> Goals:
- A) State whether each statement agrees with the post about visiting the chimpanzees at Gombe: (i) on the trip described in one reply, the group caught up to the chimps after about 20 minutes; (ii) one reply's writer says they have not been to Mahale; (iii) one commenter visited chimpanzees in Kibale National Park in Uganda. Answer each with yes or no and quote the deciding words of the post.
- B) In the entries, begin at the line that has "Which is closest to [598,199] from among" and continue through the end of the entries. Rewrite only those lines, swapping "pixel" for "point" and leaving everything else unchanged.

> Extracted text:
──────

My eyes meet several of the primate’s eyes as they walk around me, and I understand how twenty-six year old Dr. Jane endured years of living in this forest with little comforts or human companionship. I could easily have done the same.

Author, blogger and traveler, Lori Robinson is passionate about saving Wildlife and Wild places.

Find her at AfricaInside.org and join her tribe of like-hearted animal and travel lovers.

    9 Comments

  1. Nice post, last year I was lucky enough to visit the chimpanzees in Kibale National Park in Uganda, so this brought back some fond travel memories. My lasting memory of visiting the chimps, as you mentioned in the post, is just how similar they are to us – their facial expressions, their mannerisms, and the way they care for their young. Anyone who ever gets the opportunity to visit chimps in the wild – do it!

    • Thanks for your comment. Yes, I agree, if you get the chance, do it.

  2. Wow, what an amazing experience. Great read!

    • I hope you have the chance to do it someday.

  3. Great piece, Lori! Smiles re: army ants devouring flesh. Many tourists choose to see chimps in Uganda instead of Tanzania. Glad to read about your experience at Gombe! How many hours did your group trek for? Have you also been to Mahale Mountains?

    • I had to smile at the army ants as well! You’ve interested me now in the Mahale Mountains – will have to look them up! Thanks!!

    • I have led many tours to Gombe for the Jane Goodall Institute and each time is different in terms of how long it takes before we see the chimps. On this trip we thought we were going to see them after about 20 minutes but they were moving too fast up hill and it took us about 3 hours to catch up to them. Well worth it though. I have not been to Mahale since I work for Dr. Goodall and her research and chimps are only in Gombe. But I have heard it is beautiful.

  4. After learning about them in school and working closely with a professor who used to do work with them. I have since wanted to visit Gombe and see the chimps, great story about our relatives, how hard was it to locate a troop before the calls became apparent?

    • Each time it is different but we are helped by the researchers who follow them all day and make it easier for us to know where to go. Thanks for your comments.

──────

> Source data:
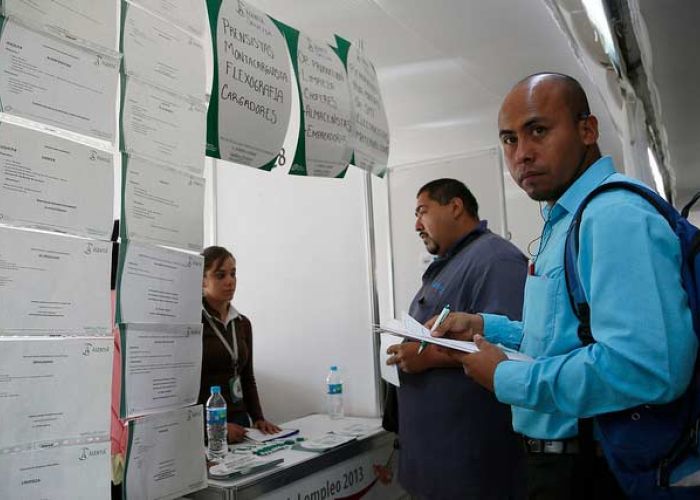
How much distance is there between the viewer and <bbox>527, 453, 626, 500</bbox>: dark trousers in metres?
1.09

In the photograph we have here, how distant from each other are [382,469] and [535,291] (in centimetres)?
179

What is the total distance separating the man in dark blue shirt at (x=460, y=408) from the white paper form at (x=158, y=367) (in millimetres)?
823

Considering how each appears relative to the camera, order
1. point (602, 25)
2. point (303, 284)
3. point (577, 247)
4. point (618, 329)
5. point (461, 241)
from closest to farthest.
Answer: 1. point (618, 329)
2. point (577, 247)
3. point (461, 241)
4. point (602, 25)
5. point (303, 284)

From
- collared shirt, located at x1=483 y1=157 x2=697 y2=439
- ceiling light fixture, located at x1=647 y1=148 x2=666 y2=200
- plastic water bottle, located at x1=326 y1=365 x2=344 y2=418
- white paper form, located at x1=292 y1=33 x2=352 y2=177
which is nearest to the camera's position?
collared shirt, located at x1=483 y1=157 x2=697 y2=439

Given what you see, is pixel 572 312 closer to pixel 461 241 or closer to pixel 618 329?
pixel 618 329

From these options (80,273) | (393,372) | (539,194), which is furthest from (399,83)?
(80,273)

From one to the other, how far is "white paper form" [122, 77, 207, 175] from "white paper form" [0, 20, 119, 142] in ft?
0.20

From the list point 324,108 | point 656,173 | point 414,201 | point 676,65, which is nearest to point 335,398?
point 414,201

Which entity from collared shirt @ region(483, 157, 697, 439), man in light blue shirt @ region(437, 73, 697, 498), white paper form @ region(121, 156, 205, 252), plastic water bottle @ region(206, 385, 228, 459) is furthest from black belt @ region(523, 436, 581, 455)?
plastic water bottle @ region(206, 385, 228, 459)

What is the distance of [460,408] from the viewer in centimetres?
203

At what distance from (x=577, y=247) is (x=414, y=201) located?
263cm

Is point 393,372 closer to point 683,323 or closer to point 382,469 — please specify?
point 382,469

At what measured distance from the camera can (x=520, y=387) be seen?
104 centimetres

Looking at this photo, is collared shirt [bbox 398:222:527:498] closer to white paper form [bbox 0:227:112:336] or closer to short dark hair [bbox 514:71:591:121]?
short dark hair [bbox 514:71:591:121]
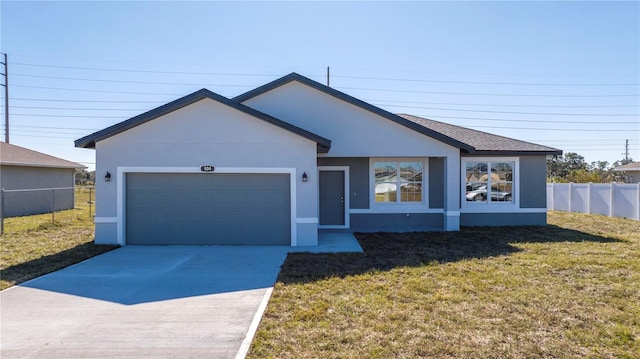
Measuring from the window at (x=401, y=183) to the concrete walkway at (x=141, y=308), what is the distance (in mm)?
6199

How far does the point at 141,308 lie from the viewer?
571 cm

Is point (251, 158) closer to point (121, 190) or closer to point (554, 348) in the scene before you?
point (121, 190)

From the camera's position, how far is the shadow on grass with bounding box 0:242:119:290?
752 cm

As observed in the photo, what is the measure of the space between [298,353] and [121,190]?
28.1 feet

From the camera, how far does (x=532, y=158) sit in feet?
48.1

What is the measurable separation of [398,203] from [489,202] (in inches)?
145

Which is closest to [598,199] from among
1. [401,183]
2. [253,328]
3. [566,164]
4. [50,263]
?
[401,183]

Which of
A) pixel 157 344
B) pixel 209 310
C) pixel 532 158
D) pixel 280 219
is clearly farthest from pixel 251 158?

──────

> Replies:
- A)
(i) No: "it took us about 3 hours to catch up to them."
(ii) Yes: "I have not been to Mahale since I work for Dr. Goodall and her research and chimps are only in Gombe."
(iii) Yes: "last year I was lucky enough to visit the chimpanzees in Kibale National Park in Uganda"

- B)
Which is closest to [598,199] from among
1. [401,183]
2. [253,328]
3. [566,164]
4. [50,263]
?
[401,183]

Which of
A) point 157 344
B) point 209 310
C) point 532 158
D) point 280 219
is clearly farthest from point 251 158?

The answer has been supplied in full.